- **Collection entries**
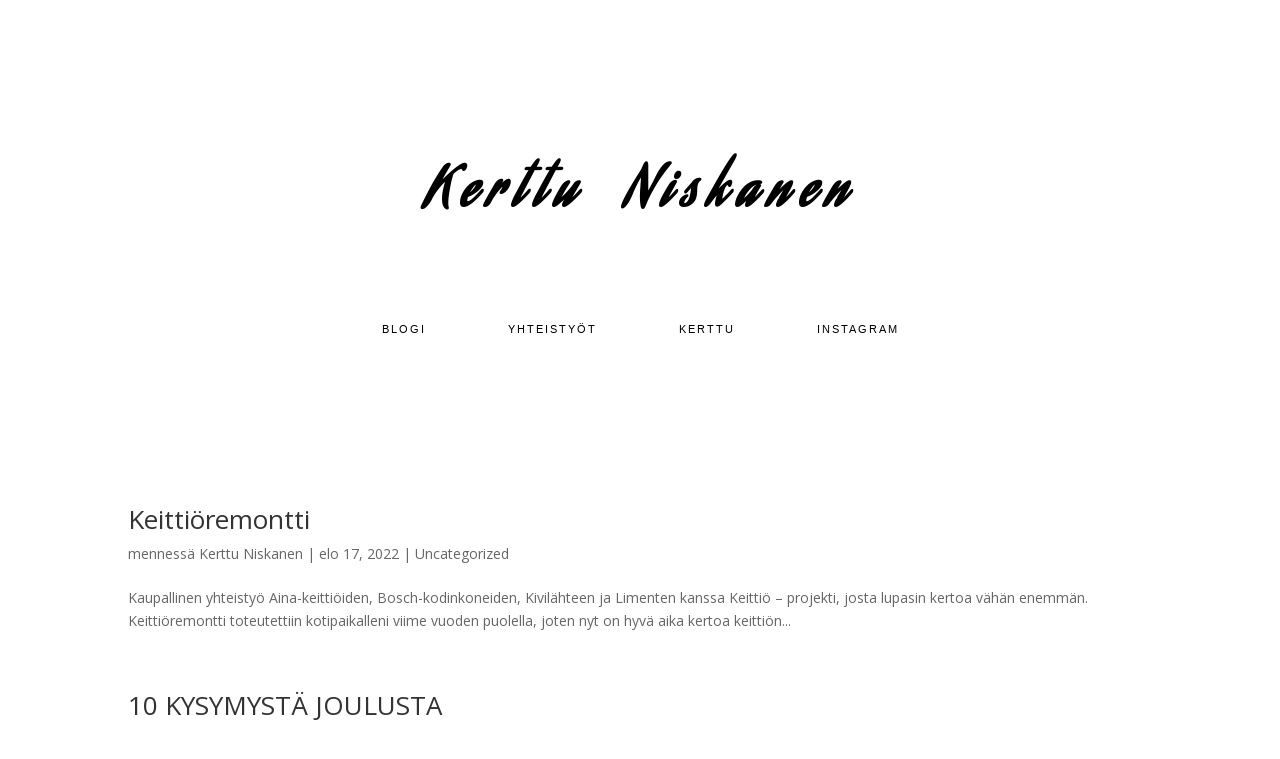

--- FILE ---
content_type: text/css
request_url: https://kerttuniskanen.com/wp-content/et-cache/global/et-divi-customizer-global-17666257714623.min.css
body_size: 515
content:
#footer-widgets .footer-widget a,#footer-widgets .footer-widget li a,#footer-widgets .footer-widget li a:hover{color:#ffffff}.footer-widget{color:#ffffff}.et_slide_in_menu_container,.et_slide_in_menu_container .et-search-field{letter-spacing:px}.et_slide_in_menu_container .et-search-field::-moz-placeholder{letter-spacing:px}.et_slide_in_menu_container .et-search-field::-webkit-input-placeholder{letter-spacing:px}.et_slide_in_menu_container .et-search-field:-ms-input-placeholder{letter-spacing:px}@media only screen and (min-width:1350px){.et_pb_row{padding:27px 0}.et_pb_section{padding:54px 0}.single.et_pb_pagebuilder_layout.et_full_width_page .et_post_meta_wrapper{padding-top:81px}.et_pb_fullwidth_section{padding:0}}.et_pb_scroll_top:before{content:"6"}.et_pb_scroll_top.et-pb-icon{border-radius:20px;button:15px;right:15px;background-color:black}.et_pb_scroll_top.et-pb-icon:hover{color:lime;background-color:black}@media (max-width:980px){.et_mobile_menu li a,.nav li li a{text-align:center;text-transform:uppercase;text-decoration:none;color:black;font-size:13px;font-weight:400;font-family:'futura-pt',sans-serif;letter-spacing:2px;padding:10px 5px;line-height:1.6;border-bottom:none}p{font-family:"Adobe-Garamond-  Pro",serif;font-size:18px;font-weight:400;color:#000000;margin:0px 20px 25px 20px;padding-top:0;padding-bottom:0;padding-left:2px;padding-right:2px;line-height:30px;display:block;margin-block-start:1em;margin-block-end:1em;margin-inline-start:0px;margin-inline-end:0px}.et_pb_menu_0_tb_header .mobile_nav .mobile_menu_bar:before{color:#141515f2}.mobile_menu_bar:before{content:"\61";font-size:32px;position:relative;left:0;top:0;cursor:pointer;font-weight:bold}.et_mobile_menu{border-top:none;box-shadow:0px 0px 0px}}

--- FILE ---
content_type: text/css
request_url: https://kerttuniskanen.com/wp-content/et-cache/32/et-core-unified-term-32-17667632234215.min.css
body_size: 450
content:
.et_pb_row_0_tb_header.et_pb_row{margin-top:78px!important;margin-right:auto!important;margin-left:auto!important}.et_pb_text_0_tb_header.et_pb_text{color:#000000!important}.et_pb_text_0_tb_header p{line-height:1.5em}.et_pb_text_0_tb_header{font-family:'Aguafina Script',handwriting;font-size:55px;letter-spacing:10px;line-height:1.5em;margin-bottom:0px!important}.et_pb_row_1_tb_header.et_pb_row{margin-top:33px!important;margin-right:auto!important;margin-left:auto!important}.et_pb_menu_0_tb_header.et_pb_menu ul li a{letter-spacing:2px}body.safari .et_pb_menu_0_tb_header.et_pb_menu ul li a{font-variant-ligatures:no-common-ligatures}body.iphone .et_pb_menu_0_tb_header.et_pb_menu ul li a{font-variant-ligatures:no-common-ligatures}body.uiwebview .et_pb_menu_0_tb_header.et_pb_menu ul li a{font-variant-ligatures:no-common-ligatures}.et_pb_menu_0_tb_header.et_pb_menu{background-color:#ffffff}.et_pb_menu_0_tb_header{margin-top:-18px!important;width:100%}.et_pb_menu_0_tb_header.et_pb_menu .et-menu-nav li a{font-family:'futura-pt',sans-serif;font-size:11px;font-weight:400;text-transform:uppercase;letter-spacing:2px;line-height:1.6;padding:10px 30px;text-decoration:none;text-align:center;opacity:1;outline:0!important;-webkit-font-smoothing:antialiased;color:black}.et_pb_menu_0_tb_header.et_pb_menu .nav li ul{background-color:#ffffff!important}.et_pb_menu_0_tb_header.et_pb_menu .et_mobile_menu,.et_pb_menu_0_tb_header.et_pb_menu .et_mobile_menu ul{background-color:#ffffff!important}.et_pb_menu_0_tb_header .et_pb_menu_inner_container>.et_pb_menu__logo-wrap .et_pb_menu__logo,.et_pb_menu_0_tb_header .et_pb_menu__logo-slot{max-width:100%}.et_pb_menu_0_tb_header .et_pb_menu_inner_container>.et_pb_menu__logo-wrap .et_pb_menu__logo img,.et_pb_menu_0_tb_header .et_pb_menu__logo-slot .et_pb_menu__logo-wrap img{max-height:none}.et_pb_menu_0_tb_header .mobile_nav .mobile_menu_bar:before{color:#7EBEC5}.et_pb_menu_0_tb_header .et_pb_menu__icon.et_pb_menu__search-button,.et_pb_menu_0_tb_header .et_pb_menu__icon.et_pb_menu__close-search-button{color:#7EBEC5}.et_pb_menu_0_tb_header .et_pb_menu__icon.et_pb_menu__cart-button{color:#7EBEC5}.et_pb_menu_0_tb_header.et_pb_module{margin-left:auto!important;margin-right:auto!important}.et_pb_text_0_tb_footer{margin-top:-19px!important}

- **Work required**
List every line above that contains the word "https".

- **Task answer**
request_url: https://kerttuniskanen.com/wp-content/et-cache/global/et-divi-customizer-global-17666257714623.min.css
request_url: https://kerttuniskanen.com/wp-content/et-cache/32/et-core-unified-term-32-17667632234215.min.css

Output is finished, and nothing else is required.